Monday 22 April 2013

Last-Year Reads: Model Girl by Charles Castle


Written in 1977, Charles Castle's Model Girl is a fascinating - though dated - survey of the world of modelling, a career which is "the most highly paid and glamorous a young girl can enter". It's the second book called Model Girl I've featured on this site. Jean Dawnay's book was about her experiences modelling in the early 1950s: she's in this book too, as are hundreds more beautiful faces of the time, some still household names, some now long forgotten.



Snobby, at times sexist, Model Girl remains a fascinating read because of the range of its survey, the hundreds of gorgeous pictures included in the book and the people Castle interviewed, including Barbara Goalen and Jean Patchett, Henry Clark and David Bailey. Jerry Hall, who gets the honour of appearing on the book jacket is quoted extensively throughout.


This book whets my appetite for Caroline Evan's The Mechnical Smile, out at the end of the month, a study of the first fashion shows in Europe at the turn of the twentieth-century. Castle offers some fascinating insights into the early days of house model in the couture houses, where the best girls being fought over by the houses. Sumurun, shown above, christened as the less-exotic Vera Ashby, was at Lucile before moving to Norman Hartnell, is described in hyperbolic terms, as an "enchantress of the desert, the word’s most feted mannequin, courted and feted by many men, proposed to by at least a score."


And there are their descendants in the couture houses of the 1950s, like the stunning Welsh model Bronwen Pugh, a house model for Balmain. Though top of her game and well-known in her time, as she was a house model, rather than a photographic model (though is show in the image above), her image and name is less famous today than, say Barbara Goalen. Balmain describes her as: "Very tall and incredibly slim, she walked with long, easy strides, her arms motionless against her sides … In her big, light-coloured eyes there was a complete absence of expression and ignorance of what was happening around her. She had a habit of slightly disarranging her hair as she entered the salon, giving herself a nonchalant air that is a sign of supreme English elegance." She subsequently married Lord Aston of the Cliveden set, and was caught up in the scandal of the Profumo affair, as this Independent article reveals.

The whole book is tinged with a slight sadness about the end of this golden era. Castle says, "Model girls of the seventies became reflected these changes by becoming rather like the aloof models of the fifties, expect they have a harder, tougher look about them ... They need to have strong looks to go with the clothes and the multi-million empires they advertise; to go with the tough times the seventies have brought us." The book harks back to the professionalism of the 1950s model. The photographer Henry Clark also sighs, "These girls in the fifties did their homework. They worked out everything they had to know for their trade. In other words in order to be as beautiful as they could be."
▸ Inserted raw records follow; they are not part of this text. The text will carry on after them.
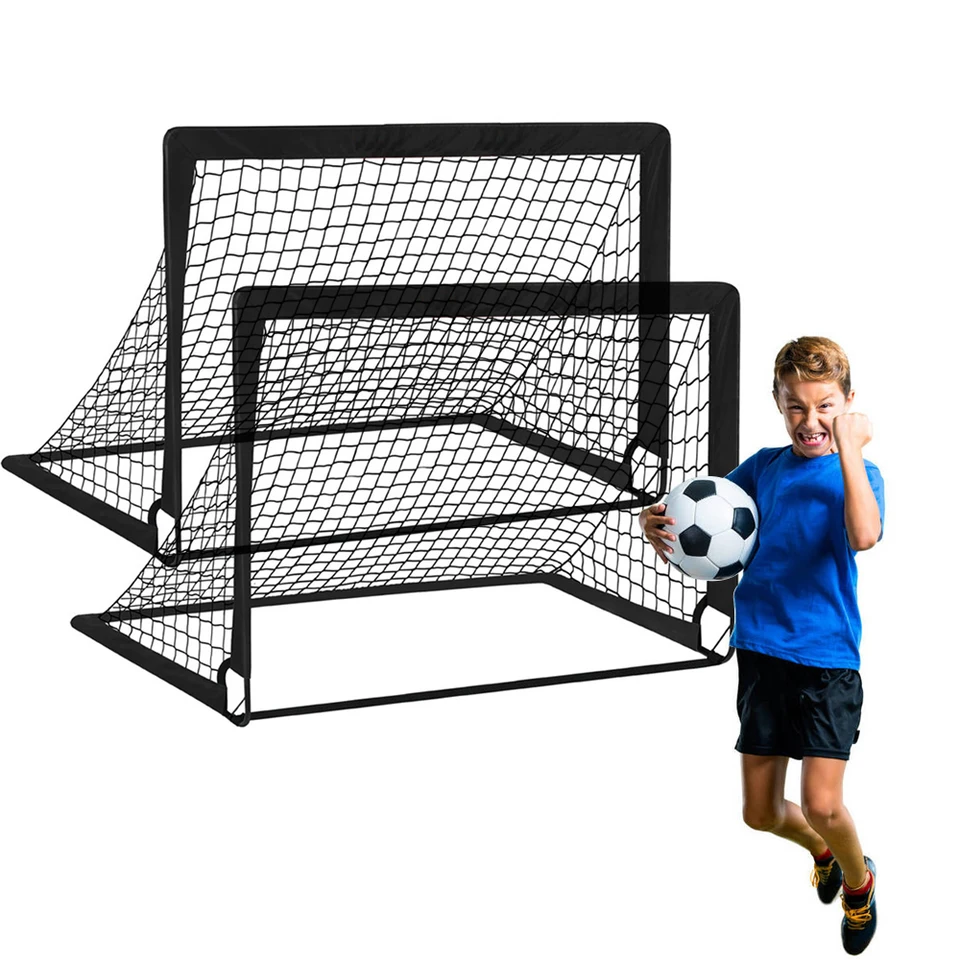 Racetex rete da rimbalzo calcio [REGOLABILE SENZA RIPIENO] - Rebounder rete per Calcio Bambini e Ragazzi - rete allenamento calcio per un allenamento migliore e vario in giardino o nel parco
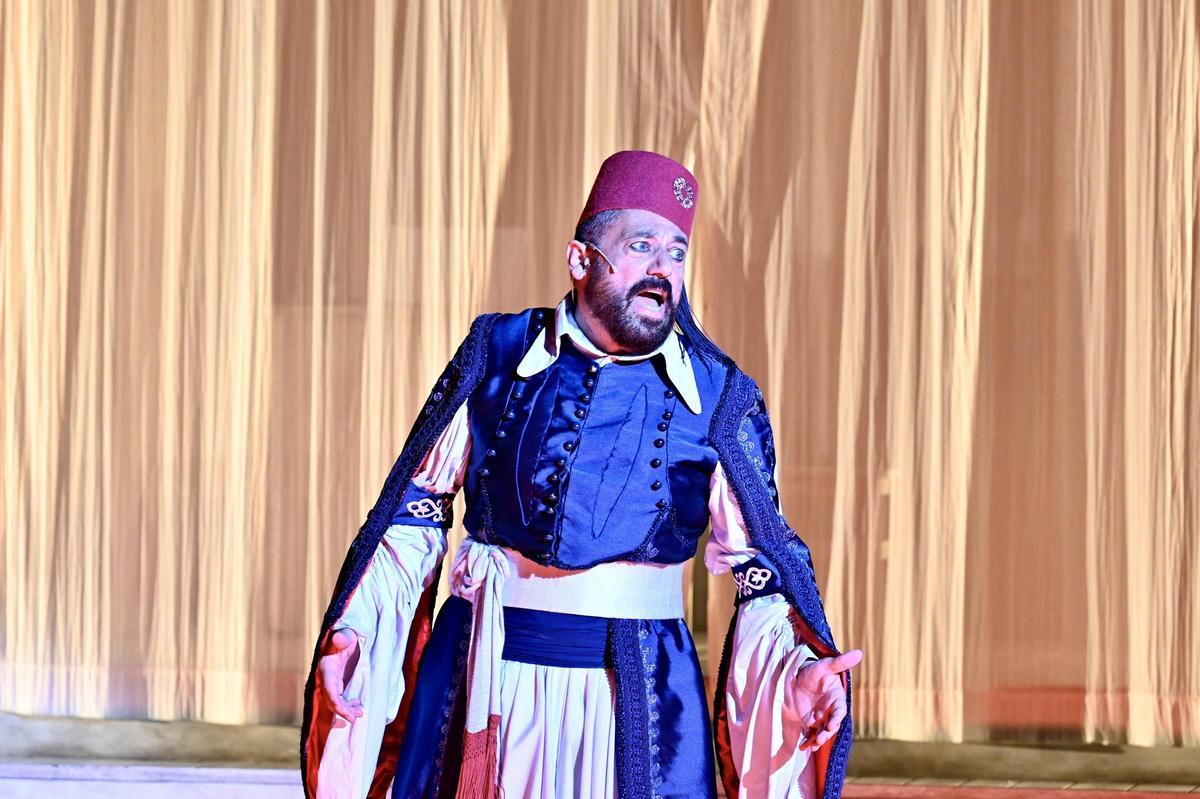 Pepón Nieto en San Javier con ‘La comedia de los errores'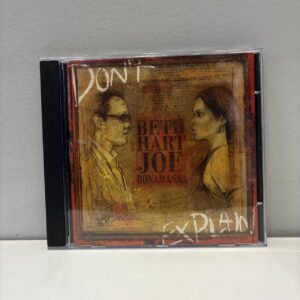 BETH HART/JOE BONAMASSA - DON'T EXPLAIN!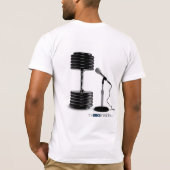 Die große Innereshow, T - Shirtversion 1 T-Shirt (Rückseite)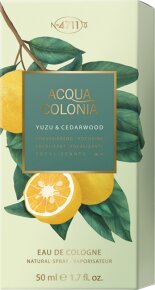 4711 Acqua Colonia Yuzu & Cedarwood Eau de Cologne 50 ml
Mingled in with the reminiscences are some telling blanket statements. Remember Castle's stinging dismissal of Marisa Berenson? Poor French girls get it worse ("French girls rarely make good models. They are, moreover, extremely unprofessional … French girls have neither the physical dimensions, nor the right temperament for the job."). There's also slightly condescending career advice and diet, make-up and exercise plans for girls looking to get into the industry.
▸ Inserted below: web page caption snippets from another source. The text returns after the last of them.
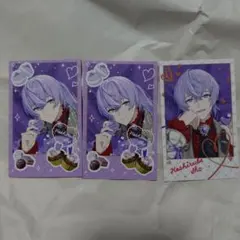 にじさんじ　Melty Valentine　ランダムチェキ風カード　星導ショウ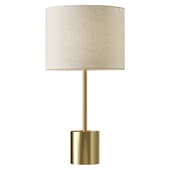 Modern Gold Table Lamp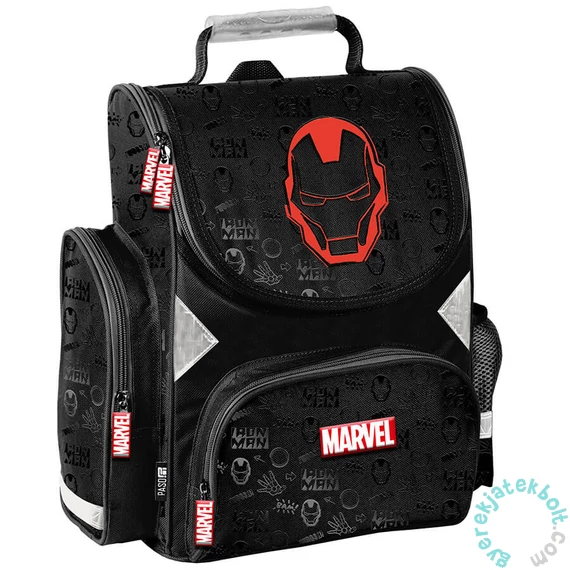 Marvel - Vasember ergonomikus iskolatáska - Ironman (AV25VV-525)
However, the modelling as a career angle to the book gives the book a more commercial emphasis, rather than simply fawning over the looks of the girls (though there's plenty of that as well). I was interested to learn, for example, that Evelyn Kuhn's contract with Revlon - the first exclusive make-up contract for a model, and negotiated on her behalf by the all-powerful Ford agency, lead to a 37% increase in their sales in the first year.
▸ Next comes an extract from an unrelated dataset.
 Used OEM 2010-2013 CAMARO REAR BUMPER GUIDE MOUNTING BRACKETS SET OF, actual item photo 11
It's also wonderful at capturing some of the chemistry created when a good model and a good photographer work together. Jean Patchett, shown above photographed by Irving Penn for Vogue, explains how he'd spin a story for each photo shoot: "It’s at the Opera, and I’m looking for this lovely man I’m madly in love with. It’s intermission and I can’t find him. Suddenly, I see him in the distance and I’m trying to catch his eyes over everybody’s heads … At one sitting, we would easily take five hundred pictures for one outfit. He called it chasing a bluebird."

Similarly, it was watching Cecil Beaton and Dorian Leigh at work which inspired Henry Clark to pick up a camera: "It was total magic making them work together. Dorian was wearing a suit – and I was knocked between the eyes. I knew there and then I wanted to be a fashion photographer." Model Girl hints at the lives and careers of hundreds of models and photographers, but - with its wonderful selection of illustrations - itself is a testament to the fact a strong image can remain the most captivating thing of all. Drawn from over 70 years of fashion photography, it shows that despite changing times and faces, a great image is eternally fascinating.